‘Mumma?’ he called.
The old woman in her worn out dress and wrinkled face, turned away from the sink to look at her little son lying on the couch, staring up at the ceiling fan. Rust had settled on its corners and the slight squeaks it caused, made her cringe in distaste.
‘Yes child,’ she said as she wiped off her hands on her apron and walked to him. Dropping down on the couch, she allowed him to rest his head on her lap.
Her heart broke as she held his feeble hands and rubbed them gently.
When he did not speak, she asked again.
His eyes met hers and all they reflected was nothingness. Her son’s eyes were blank; they held no trace of emotion and she did not know whether to be happy or sad for that.
‘Mumma,’ he mumbled. His voice shook. ‘Does God love me any less?’
Almost immediately, she shook her head and looked away, blinking back her tears. The last thing she wanted to do was to cry in front of her dying son. His body felt so fragile against hers that she was afraid a slight touch would hurt him.

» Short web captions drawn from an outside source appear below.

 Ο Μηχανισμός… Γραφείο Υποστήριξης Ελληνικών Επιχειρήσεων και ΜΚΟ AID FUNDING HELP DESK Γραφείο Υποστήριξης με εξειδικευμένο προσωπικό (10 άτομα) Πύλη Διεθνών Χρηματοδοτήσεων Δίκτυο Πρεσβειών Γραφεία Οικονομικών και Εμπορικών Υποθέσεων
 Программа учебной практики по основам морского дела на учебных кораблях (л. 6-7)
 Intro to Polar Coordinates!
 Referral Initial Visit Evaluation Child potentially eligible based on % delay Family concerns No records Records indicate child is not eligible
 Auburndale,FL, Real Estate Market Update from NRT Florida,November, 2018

‘No, child, our God is beautiful,’ she told him. ‘He loves us all the same. We are all his lovely children and He loves us to death.
‘Then why does he let other children run and jump and shout while I lie here all day?’
It was difficult to swallow the lump stuck in her throat. Her temples throbbed as unwept tears threatened to spill.
‘It is because He has something special for you! He wants you to wait so that He can shower you with all the happiness in the world. He loves you, dear child, more than you can imagine,’ she aid and ran a hand through his hair. ‘Up there, He sits, watching over all of us. He picks us up when we fall. And when we cry, He is there to wipe away our tears. Each day, He presents us the most beautiful dawns to create histories. See? He is here with us. He is all around, child. And He loves you. So please, hold on.’
The doorbell rang, filling the house with a lovely tune.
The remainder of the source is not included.